The task.
Every entry below must be transcribed exactly, with no line missing.
[Data — start]
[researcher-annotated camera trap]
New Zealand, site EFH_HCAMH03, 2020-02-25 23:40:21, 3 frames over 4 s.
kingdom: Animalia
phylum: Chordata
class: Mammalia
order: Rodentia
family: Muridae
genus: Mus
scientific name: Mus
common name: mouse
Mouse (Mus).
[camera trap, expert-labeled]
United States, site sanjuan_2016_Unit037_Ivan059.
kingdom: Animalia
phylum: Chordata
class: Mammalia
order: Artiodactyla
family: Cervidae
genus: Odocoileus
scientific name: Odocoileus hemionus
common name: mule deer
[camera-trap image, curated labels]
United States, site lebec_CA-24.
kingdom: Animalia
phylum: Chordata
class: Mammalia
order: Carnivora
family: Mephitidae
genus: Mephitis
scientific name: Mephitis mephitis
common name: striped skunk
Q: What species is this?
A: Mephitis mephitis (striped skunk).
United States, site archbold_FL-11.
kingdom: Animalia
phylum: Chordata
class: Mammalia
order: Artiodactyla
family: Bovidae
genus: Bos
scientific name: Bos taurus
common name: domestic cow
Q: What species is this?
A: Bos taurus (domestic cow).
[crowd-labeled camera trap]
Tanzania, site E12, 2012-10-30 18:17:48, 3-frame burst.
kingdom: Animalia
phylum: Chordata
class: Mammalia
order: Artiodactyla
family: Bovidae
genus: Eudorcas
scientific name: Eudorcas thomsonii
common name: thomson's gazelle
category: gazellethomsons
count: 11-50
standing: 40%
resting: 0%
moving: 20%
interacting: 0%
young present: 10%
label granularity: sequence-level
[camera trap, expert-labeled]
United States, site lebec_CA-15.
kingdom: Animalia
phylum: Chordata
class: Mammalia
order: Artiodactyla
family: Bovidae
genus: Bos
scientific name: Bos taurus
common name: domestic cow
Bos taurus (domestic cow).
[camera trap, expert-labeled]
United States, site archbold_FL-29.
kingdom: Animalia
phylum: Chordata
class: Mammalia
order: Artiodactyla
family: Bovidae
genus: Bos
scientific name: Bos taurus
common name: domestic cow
[Data — finish]
Answer.
[researcher-annotated camera trap]
New Zealand, site EFH_HCAMH03, 2020-02-25 23:40:21, 3 frames over 4 s.
kingdom: Animalia
phylum: Chordata
class: Mammalia
order: Rodentia
family: Muridae
genus: Mus
scientific name: Mus
common name: mouse
Mouse (Mus).
[camera trap, expert-labeled]
United States, site sanjuan_2016_Unit037_Ivan059.
kingdom: Animalia
phylum: Chordata
class: Mammalia
order: Artiodactyla
family: Cervidae
genus: Odocoileus
scientific name: Odocoileus hemionus
common name: mule deer
[camera-trap image, curated labels]
United States, site lebec_CA-24.
kingdom: Animalia
phylum: Chordata
class: Mammalia
order: Carnivora
family: Mephitidae
genus: Mephitis
scientific name: Mephitis mephitis
common name: striped skunk
Q: What species is this?
A: Mephitis mephitis (striped skunk).
United States, site archbold_FL-11.
kingdom: Animalia
phylum: Chordata
class: Mammalia
order: Artiodactyla
family: Bovidae
genus: Bos
scientific name: Bos taurus
common name: domestic cow
Q: What species is this?
A: Bos taurus (domestic cow).
[crowd-labeled camera trap]
Tanzania, site E12, 2012-10-30 18:17:48, 3-frame burst.
kingdom: Animalia
phylum: Chordata
class: Mammalia
order: Artiodactyla
family: Bovidae
genus: Eudorcas
scientific name: Eudorcas thomsonii
common name: thomson's gazelle
category: gazellethomsons
count: 11-50
standing: 40%
resting: 0%
moving: 20%
interacting: 0%
young present: 10%
label granularity: sequence-level
[camera trap, expert-labeled]
United States, site lebec_CA-15.
kingdom: Animalia
phylum: Chordata
class: Mammalia
order: Artiodactyla
family: Bovidae
genus: Bos
scientific name: Bos taurus
common name: domestic cow
Bos taurus (domestic cow).
[camera trap, expert-labeled]
United States, site archbold_FL-29.
kingdom: Animalia
phylum: Chordata
class: Mammalia
order: Artiodactyla
family: Bovidae
genus: Bos
scientific name: Bos taurus
common name: domestic cow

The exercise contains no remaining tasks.